Enrique Ubieta Gómez
Los presidentes y los pueblos latinoamericanos, por primera vez en muchos, pero muchos años, estaban pendientes al unísono de un mismo suceso: el arribo del colega hondureño depuesto por los militares de su país, con la sibilina complicidad de Estados Unidos. La argentina Cristina Fernández de Kischner, el ecuatoriano Correa, el paraguayo Fernando Lugo habían viajado hasta el país más cercano, El Salvador, para actuar si fuese necesario en apoyo de Zelaya. Solo un presidente en el continente tenía otra prioridad: Barack Obama, que ahora mismo vuela a Rusia.
Miguel D’Escoto, el corajudo canciller sandinista en tiempos de Reagan, del Irán-contras, y del minado de los puertos nicaragüenses por el que Estados Unidos recibió una no acatada sanción de la Corte Internacional de La Haya, viajaba en su actual condición de presidente de la Asamblea General de Naciones Unidas en el avión venezolano que traslada al presidente Zelaya. El pueblo hondureño se concentraba en los alrededores del aeropuerto para recibirlo. Los militares enfrentaban a la multitud, disparaban, y aparecían los primeros muertos y heridos. Tele Sur trasmitía en vivo. CNN callaba, mentía o comentaba el estado de las finanzas. Todos los latinoamericanos hemos tenido por unas horas un solo presidente constitucional, no importa cuan cercanos o distantes nos sintamos de su programa de gobierno. Pero la CNN a veces lo llamaba ex presidente, y a veces “el presidente depuesto”. Los golpistas perciben el apoyo implícito, hablan de inexistentes planes de agresión de Nicaragua y de Venezuela que CNN alimenta, se comportan con prepotencia.

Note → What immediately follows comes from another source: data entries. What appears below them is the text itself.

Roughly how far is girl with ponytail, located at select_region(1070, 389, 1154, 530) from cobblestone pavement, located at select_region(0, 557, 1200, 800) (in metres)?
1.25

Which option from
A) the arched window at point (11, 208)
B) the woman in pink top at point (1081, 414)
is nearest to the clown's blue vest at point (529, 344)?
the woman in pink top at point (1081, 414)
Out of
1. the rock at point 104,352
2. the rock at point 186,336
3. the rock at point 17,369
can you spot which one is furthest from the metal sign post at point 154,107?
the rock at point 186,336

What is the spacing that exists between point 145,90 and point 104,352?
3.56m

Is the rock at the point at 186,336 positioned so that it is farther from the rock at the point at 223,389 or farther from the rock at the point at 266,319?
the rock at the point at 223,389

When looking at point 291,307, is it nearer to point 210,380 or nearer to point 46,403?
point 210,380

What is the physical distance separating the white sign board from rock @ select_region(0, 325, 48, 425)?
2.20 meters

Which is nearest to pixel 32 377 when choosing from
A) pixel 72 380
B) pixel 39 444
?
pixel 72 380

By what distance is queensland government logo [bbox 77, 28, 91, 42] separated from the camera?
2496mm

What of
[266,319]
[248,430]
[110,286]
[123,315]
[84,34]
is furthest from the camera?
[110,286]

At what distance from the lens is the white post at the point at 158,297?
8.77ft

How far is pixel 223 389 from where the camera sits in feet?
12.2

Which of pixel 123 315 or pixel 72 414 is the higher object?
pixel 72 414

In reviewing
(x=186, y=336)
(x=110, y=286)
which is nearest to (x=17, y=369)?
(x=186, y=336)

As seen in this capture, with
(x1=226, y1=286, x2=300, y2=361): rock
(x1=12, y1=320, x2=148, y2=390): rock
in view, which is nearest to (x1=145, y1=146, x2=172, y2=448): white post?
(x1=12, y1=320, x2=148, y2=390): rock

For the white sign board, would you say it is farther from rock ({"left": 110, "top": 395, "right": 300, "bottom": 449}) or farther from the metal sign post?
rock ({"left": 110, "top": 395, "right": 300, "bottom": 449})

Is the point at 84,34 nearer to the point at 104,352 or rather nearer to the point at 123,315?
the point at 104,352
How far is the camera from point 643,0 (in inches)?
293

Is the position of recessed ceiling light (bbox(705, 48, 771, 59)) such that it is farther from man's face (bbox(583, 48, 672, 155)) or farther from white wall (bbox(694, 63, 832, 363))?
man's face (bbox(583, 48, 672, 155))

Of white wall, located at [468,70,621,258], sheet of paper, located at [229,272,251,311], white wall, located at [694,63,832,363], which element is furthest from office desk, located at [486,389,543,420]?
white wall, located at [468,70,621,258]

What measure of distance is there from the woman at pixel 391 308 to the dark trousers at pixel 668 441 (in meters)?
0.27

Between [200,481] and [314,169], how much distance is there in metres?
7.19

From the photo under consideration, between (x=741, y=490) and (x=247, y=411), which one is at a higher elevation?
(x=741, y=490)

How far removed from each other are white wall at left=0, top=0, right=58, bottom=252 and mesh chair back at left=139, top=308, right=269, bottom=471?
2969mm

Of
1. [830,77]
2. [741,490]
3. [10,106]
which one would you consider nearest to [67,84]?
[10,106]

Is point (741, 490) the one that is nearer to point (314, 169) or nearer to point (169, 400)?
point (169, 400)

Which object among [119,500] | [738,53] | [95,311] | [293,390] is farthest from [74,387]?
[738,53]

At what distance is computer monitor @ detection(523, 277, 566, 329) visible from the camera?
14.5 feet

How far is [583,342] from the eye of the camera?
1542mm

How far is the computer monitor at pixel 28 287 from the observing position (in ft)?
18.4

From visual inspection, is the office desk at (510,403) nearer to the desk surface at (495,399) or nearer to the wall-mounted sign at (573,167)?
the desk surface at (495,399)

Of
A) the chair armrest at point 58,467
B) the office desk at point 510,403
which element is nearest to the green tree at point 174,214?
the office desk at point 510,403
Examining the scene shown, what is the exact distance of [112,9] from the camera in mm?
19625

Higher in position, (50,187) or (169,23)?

No sé si no lo sabe, si no lo entiende, o si, sencillamente, lo sabe y lo entiende, pero nada puede o quiere hacer. Barack Obama ha dilapidado horas cruciales de su vida en el anunciado empeño de revertir las relaciones de su país con el resto del continente. No bastaba con declarar su no reconocimiento a las autoridades golpistas, cuando sus funcionarios e instituciones cerraban puertas y ventanas, y se hacían pasar por ciegos, sordos y “suecos”. Era el momento de acompañar a Zelaya en el avión hasta Tegucigalpa, bajar las escalerillas exponiendo el pecho junto a su par latinoamericano, e iniciar así, sin innecesarios mea culpas por el pasado, una nueva era. Está bien eso de que el pasado es pasado: para borrarlo de la memoria popular no hay que pedir disculpas, hay que actuar. Pero Obama y su flamante Secretaria tienen otras prioridades. Los ricos se reúnen con los ricos y los pobres mueren con los pobres.
Frente a las imágenes en vivo de Tele Sur, hemos sentido indignación, pero también orgullo de ser latinoamericanos, orgullo sobre todo, de ser revolucionarios latinoamericanos. Cuando el ejército hondureño –entrenado y adoctrinado por Estados Unidos--, dispara con armas norteamericanas contra su pueblo, contra nosotros todos, seamos centroamericanos, caribeños o suramericanos, con la seguridad de contar con la indiferencia cómplice o el apoyo de Estados Unidos, de sus medios, es ese país el que dispara. El soldadito humilde es solo un ejecutor, un soldadito armado con muchos miedos (el del hambre, el de la muerte), que solo puede reencontrarse en sus días de asueto, cuando comparte con sus amigos y enamora a una muchacha.
No llegará hoy Zelaya a Honduras. Qué frágil es la dictadura que tanto teme su llegada. Pero mientras el ejército hondureño colocaba obstáculos en la pista de aterrizaje para que el avión del presidente constitucional no aterrizase y asesinaba a dos hondureños, entre ellos a un adolescente; mientras todos los latinoamericanos estábamos pendientes de los acontecimientos; Barack Obama, el presidente de “la esperanza”, guardaba silencio a bordo de un lujoso avión presidencial que lo llevaba hacia el otro extremo del mundo y perdía la oportunidad histórica de ser realmente –más allá de poses electorales--, el presidente del cambio. Pero haga lo que haga Estados Unidos, la pelea recién comienza, y sabremos ganarla.